Eylül: E yani desenize ben yanınızda sap gibi kalcam.

Şule: Yok kanki ya!Barış cana yakın bir çocuktur.

deyince Selim içtiği suyu püskürtüp gülmeye hatta kahkahalar atmaya başladı.

Selim: Şule iyi misin sen başına bir şey düşmedi değil mi?

derken Şule'nin başına bakıyordu.Şule Selim'in ellerini kafasından çekerken ben;

Eylül: Noldu ki?

Selim bana dönerek;

Selim: Barış'a canayakın dedi inanabiliyor musun?

deyip tekrar kahkaha atmaya başladı.

Eylül: Neyse size doyum olmaz ben biraz kestiriyim.Beni rahatsız etmeyin.

***

Uyandığımda Selim ve Şule uyuyordu.İkiside kulaklıklarını takmış müzik dinliyorlardı.Onlara şaka yapmak amacıyla telefonlarından son ses rock müzik açtım ikisi birden korkarak uyanıp ne olduğunu anlamaya çalışıp bana baktılar.

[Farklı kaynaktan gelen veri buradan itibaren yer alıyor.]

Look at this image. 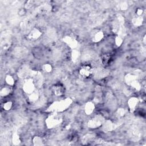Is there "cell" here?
<instances>
[{"label":"cell","instance_id":"obj_30","mask_svg":"<svg viewBox=\"0 0 146 146\" xmlns=\"http://www.w3.org/2000/svg\"><path fill=\"white\" fill-rule=\"evenodd\" d=\"M13 107V102L11 101H7L3 105V108L5 111H9Z\"/></svg>","mask_w":146,"mask_h":146},{"label":"cell","instance_id":"obj_11","mask_svg":"<svg viewBox=\"0 0 146 146\" xmlns=\"http://www.w3.org/2000/svg\"><path fill=\"white\" fill-rule=\"evenodd\" d=\"M31 69L26 66H22L17 72V75L19 78L22 79H26L30 78Z\"/></svg>","mask_w":146,"mask_h":146},{"label":"cell","instance_id":"obj_24","mask_svg":"<svg viewBox=\"0 0 146 146\" xmlns=\"http://www.w3.org/2000/svg\"><path fill=\"white\" fill-rule=\"evenodd\" d=\"M32 141L34 145L40 146V145H43L44 144L42 138L39 136H35L33 138Z\"/></svg>","mask_w":146,"mask_h":146},{"label":"cell","instance_id":"obj_18","mask_svg":"<svg viewBox=\"0 0 146 146\" xmlns=\"http://www.w3.org/2000/svg\"><path fill=\"white\" fill-rule=\"evenodd\" d=\"M27 52V50L23 47H17L15 48L14 51V55L18 57H21L26 55Z\"/></svg>","mask_w":146,"mask_h":146},{"label":"cell","instance_id":"obj_27","mask_svg":"<svg viewBox=\"0 0 146 146\" xmlns=\"http://www.w3.org/2000/svg\"><path fill=\"white\" fill-rule=\"evenodd\" d=\"M42 69L43 72H44L46 73H50L52 70V67L49 63H45L42 65Z\"/></svg>","mask_w":146,"mask_h":146},{"label":"cell","instance_id":"obj_29","mask_svg":"<svg viewBox=\"0 0 146 146\" xmlns=\"http://www.w3.org/2000/svg\"><path fill=\"white\" fill-rule=\"evenodd\" d=\"M123 40H124V38L119 35H116L115 38V44L117 47H120V46H121V44L123 43Z\"/></svg>","mask_w":146,"mask_h":146},{"label":"cell","instance_id":"obj_31","mask_svg":"<svg viewBox=\"0 0 146 146\" xmlns=\"http://www.w3.org/2000/svg\"><path fill=\"white\" fill-rule=\"evenodd\" d=\"M21 143L20 138L17 133H14L13 136V143L14 145H19Z\"/></svg>","mask_w":146,"mask_h":146},{"label":"cell","instance_id":"obj_34","mask_svg":"<svg viewBox=\"0 0 146 146\" xmlns=\"http://www.w3.org/2000/svg\"><path fill=\"white\" fill-rule=\"evenodd\" d=\"M135 13H136V15L137 16H141V15L144 13V10L141 8H137L136 10V12Z\"/></svg>","mask_w":146,"mask_h":146},{"label":"cell","instance_id":"obj_20","mask_svg":"<svg viewBox=\"0 0 146 146\" xmlns=\"http://www.w3.org/2000/svg\"><path fill=\"white\" fill-rule=\"evenodd\" d=\"M39 98V94L38 91H34L33 92L30 94L28 97L29 101L31 103H34L36 102Z\"/></svg>","mask_w":146,"mask_h":146},{"label":"cell","instance_id":"obj_22","mask_svg":"<svg viewBox=\"0 0 146 146\" xmlns=\"http://www.w3.org/2000/svg\"><path fill=\"white\" fill-rule=\"evenodd\" d=\"M111 59V57L110 54H105L101 56L100 60L103 66H107L109 64V63H110Z\"/></svg>","mask_w":146,"mask_h":146},{"label":"cell","instance_id":"obj_36","mask_svg":"<svg viewBox=\"0 0 146 146\" xmlns=\"http://www.w3.org/2000/svg\"><path fill=\"white\" fill-rule=\"evenodd\" d=\"M143 43H144V44L145 45V43H146V35H144V36H143Z\"/></svg>","mask_w":146,"mask_h":146},{"label":"cell","instance_id":"obj_13","mask_svg":"<svg viewBox=\"0 0 146 146\" xmlns=\"http://www.w3.org/2000/svg\"><path fill=\"white\" fill-rule=\"evenodd\" d=\"M102 129L104 132H108L113 131L115 128V123H113L111 120L108 119L105 120L103 124L102 125Z\"/></svg>","mask_w":146,"mask_h":146},{"label":"cell","instance_id":"obj_15","mask_svg":"<svg viewBox=\"0 0 146 146\" xmlns=\"http://www.w3.org/2000/svg\"><path fill=\"white\" fill-rule=\"evenodd\" d=\"M95 108V105L92 102H87L84 106V112L86 115H91L94 111Z\"/></svg>","mask_w":146,"mask_h":146},{"label":"cell","instance_id":"obj_6","mask_svg":"<svg viewBox=\"0 0 146 146\" xmlns=\"http://www.w3.org/2000/svg\"><path fill=\"white\" fill-rule=\"evenodd\" d=\"M22 89L23 91L28 95H30L35 91V83L34 79L32 78L25 79L22 86Z\"/></svg>","mask_w":146,"mask_h":146},{"label":"cell","instance_id":"obj_8","mask_svg":"<svg viewBox=\"0 0 146 146\" xmlns=\"http://www.w3.org/2000/svg\"><path fill=\"white\" fill-rule=\"evenodd\" d=\"M63 40L71 49L72 50L76 49L78 45V42L76 39V38L74 36L72 35H66L65 36L63 37Z\"/></svg>","mask_w":146,"mask_h":146},{"label":"cell","instance_id":"obj_28","mask_svg":"<svg viewBox=\"0 0 146 146\" xmlns=\"http://www.w3.org/2000/svg\"><path fill=\"white\" fill-rule=\"evenodd\" d=\"M115 113H116L115 115L117 118H121L125 115V111L123 108H119L116 110Z\"/></svg>","mask_w":146,"mask_h":146},{"label":"cell","instance_id":"obj_7","mask_svg":"<svg viewBox=\"0 0 146 146\" xmlns=\"http://www.w3.org/2000/svg\"><path fill=\"white\" fill-rule=\"evenodd\" d=\"M94 68L88 64H83L82 65L79 70V74L85 78H88L94 73Z\"/></svg>","mask_w":146,"mask_h":146},{"label":"cell","instance_id":"obj_2","mask_svg":"<svg viewBox=\"0 0 146 146\" xmlns=\"http://www.w3.org/2000/svg\"><path fill=\"white\" fill-rule=\"evenodd\" d=\"M125 19L124 17L121 14H117L112 23V31L120 36L123 38L126 34V29L124 25Z\"/></svg>","mask_w":146,"mask_h":146},{"label":"cell","instance_id":"obj_21","mask_svg":"<svg viewBox=\"0 0 146 146\" xmlns=\"http://www.w3.org/2000/svg\"><path fill=\"white\" fill-rule=\"evenodd\" d=\"M12 91L11 86H5L1 88L0 91V96L1 97H6L8 96Z\"/></svg>","mask_w":146,"mask_h":146},{"label":"cell","instance_id":"obj_12","mask_svg":"<svg viewBox=\"0 0 146 146\" xmlns=\"http://www.w3.org/2000/svg\"><path fill=\"white\" fill-rule=\"evenodd\" d=\"M51 9H52V6L50 4L44 3L39 6L36 9V11L38 14L45 15L50 13Z\"/></svg>","mask_w":146,"mask_h":146},{"label":"cell","instance_id":"obj_26","mask_svg":"<svg viewBox=\"0 0 146 146\" xmlns=\"http://www.w3.org/2000/svg\"><path fill=\"white\" fill-rule=\"evenodd\" d=\"M5 80L7 84L9 86H13L15 84V80L14 78L10 75H7L5 77Z\"/></svg>","mask_w":146,"mask_h":146},{"label":"cell","instance_id":"obj_14","mask_svg":"<svg viewBox=\"0 0 146 146\" xmlns=\"http://www.w3.org/2000/svg\"><path fill=\"white\" fill-rule=\"evenodd\" d=\"M52 90L54 94L57 96H61L65 92L64 86L61 83H57L54 85Z\"/></svg>","mask_w":146,"mask_h":146},{"label":"cell","instance_id":"obj_33","mask_svg":"<svg viewBox=\"0 0 146 146\" xmlns=\"http://www.w3.org/2000/svg\"><path fill=\"white\" fill-rule=\"evenodd\" d=\"M34 2L33 1H29L25 4V9H30L34 5Z\"/></svg>","mask_w":146,"mask_h":146},{"label":"cell","instance_id":"obj_4","mask_svg":"<svg viewBox=\"0 0 146 146\" xmlns=\"http://www.w3.org/2000/svg\"><path fill=\"white\" fill-rule=\"evenodd\" d=\"M62 121V116L58 112H52L45 120V124L47 128L51 129L61 124Z\"/></svg>","mask_w":146,"mask_h":146},{"label":"cell","instance_id":"obj_1","mask_svg":"<svg viewBox=\"0 0 146 146\" xmlns=\"http://www.w3.org/2000/svg\"><path fill=\"white\" fill-rule=\"evenodd\" d=\"M72 103V100L70 98H67L60 101H55L50 105L46 111L50 112H62L66 110Z\"/></svg>","mask_w":146,"mask_h":146},{"label":"cell","instance_id":"obj_5","mask_svg":"<svg viewBox=\"0 0 146 146\" xmlns=\"http://www.w3.org/2000/svg\"><path fill=\"white\" fill-rule=\"evenodd\" d=\"M105 120L106 119L103 116L100 114H97L88 120L87 126L92 129L99 128L102 127Z\"/></svg>","mask_w":146,"mask_h":146},{"label":"cell","instance_id":"obj_3","mask_svg":"<svg viewBox=\"0 0 146 146\" xmlns=\"http://www.w3.org/2000/svg\"><path fill=\"white\" fill-rule=\"evenodd\" d=\"M124 82L127 86L136 91H139L141 89L142 84L135 73H128L125 74L124 76Z\"/></svg>","mask_w":146,"mask_h":146},{"label":"cell","instance_id":"obj_23","mask_svg":"<svg viewBox=\"0 0 146 146\" xmlns=\"http://www.w3.org/2000/svg\"><path fill=\"white\" fill-rule=\"evenodd\" d=\"M108 72L106 70L103 69V68H99L97 70V71L95 73V76L98 78H103L106 76L108 75Z\"/></svg>","mask_w":146,"mask_h":146},{"label":"cell","instance_id":"obj_25","mask_svg":"<svg viewBox=\"0 0 146 146\" xmlns=\"http://www.w3.org/2000/svg\"><path fill=\"white\" fill-rule=\"evenodd\" d=\"M94 136L92 134H89V133L86 134L83 137L82 142L84 144H88V143L91 142L94 139Z\"/></svg>","mask_w":146,"mask_h":146},{"label":"cell","instance_id":"obj_9","mask_svg":"<svg viewBox=\"0 0 146 146\" xmlns=\"http://www.w3.org/2000/svg\"><path fill=\"white\" fill-rule=\"evenodd\" d=\"M42 34V31L36 27H33L31 29L27 35V38L29 40L34 41L39 39Z\"/></svg>","mask_w":146,"mask_h":146},{"label":"cell","instance_id":"obj_19","mask_svg":"<svg viewBox=\"0 0 146 146\" xmlns=\"http://www.w3.org/2000/svg\"><path fill=\"white\" fill-rule=\"evenodd\" d=\"M81 56V54L80 51L77 50V49H74L72 50L71 52V60L74 63H76L77 62L79 61Z\"/></svg>","mask_w":146,"mask_h":146},{"label":"cell","instance_id":"obj_35","mask_svg":"<svg viewBox=\"0 0 146 146\" xmlns=\"http://www.w3.org/2000/svg\"><path fill=\"white\" fill-rule=\"evenodd\" d=\"M26 13V10H25V9H22L19 10V14L21 15H24L25 13Z\"/></svg>","mask_w":146,"mask_h":146},{"label":"cell","instance_id":"obj_17","mask_svg":"<svg viewBox=\"0 0 146 146\" xmlns=\"http://www.w3.org/2000/svg\"><path fill=\"white\" fill-rule=\"evenodd\" d=\"M144 22V19L141 16L136 15L132 19V23L135 27H140L142 26Z\"/></svg>","mask_w":146,"mask_h":146},{"label":"cell","instance_id":"obj_16","mask_svg":"<svg viewBox=\"0 0 146 146\" xmlns=\"http://www.w3.org/2000/svg\"><path fill=\"white\" fill-rule=\"evenodd\" d=\"M104 34L102 31H98L95 33L91 38V40L94 43L100 42L104 38Z\"/></svg>","mask_w":146,"mask_h":146},{"label":"cell","instance_id":"obj_10","mask_svg":"<svg viewBox=\"0 0 146 146\" xmlns=\"http://www.w3.org/2000/svg\"><path fill=\"white\" fill-rule=\"evenodd\" d=\"M139 99L135 96L131 97L128 102H127V105L128 107V110L130 112H133L136 110V108L139 104Z\"/></svg>","mask_w":146,"mask_h":146},{"label":"cell","instance_id":"obj_32","mask_svg":"<svg viewBox=\"0 0 146 146\" xmlns=\"http://www.w3.org/2000/svg\"><path fill=\"white\" fill-rule=\"evenodd\" d=\"M118 9L121 10H125L128 7V3L127 2H122L117 5Z\"/></svg>","mask_w":146,"mask_h":146}]
</instances>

Duyduğum iğrenç ve yüksek sesli bir müzikle uyandım.Sanırım benim canım arkadaşlarım zihin okuyorlar ve kendi rüyamı bana karşı kullanıyorlar yada baa böyle bir işkence yaptıklarından dolayı ben böyle bir rüya görüyorum.

Eylül: Ne var lan!Ne var!

deyip Selim'i gıdıklamaya başladım.Ya da gıdıklamaya çalıştım desem daha doğru olur.Sonra Şule'de bana yardım edince Selim'i alt ettik.O da pes edip Cebindeki beyaz kağıt mendili çıkarıp bize doğru sallamaya başladı.

Selim: Ahaha T-tamam peeess!Beyaz bayrak

Eylül: Tamam Şule bırakalım şunu...Hem siz beni neden uyandırdınız?

Şule: 4 saattir uyuyorsun.Kamp yerine geldik.

Selim: Hadi kuzenim bekliyor acele et.

Şule: O neden bizle gelmedi?

Selim: O,iki gün önce geldi kafa dinlemek istiyormuş beyefendi.

Yavaş yavaş otobüsten inmeye başladık.Zaten,en sona biz kalmıştık.Kendi grubumuza doğru ilerlerken etrafı incelemeye başladım.Her yerde küçük bungalow evleri vardı.Bize söylediklerine göre evler iki kişilikti.Ben Şule'yle Selim'de Barış'la kalacaktı.Klübelerimiz yanyanaydı.Görevli herkesi klübeye doğru götürdü.Ben hemen yatağıma kuruldum.Şule de başıma dikildi:

Şule: Otobüste uyuduğun yetmedi mi?Hadi kalk,üstünü doğru dügün giy Selim'i de alıp plaja inelim.

Eylül: Ne giyecegim ben ya deyince sinirle bana bakıp valizimi karıştırmaya başladı.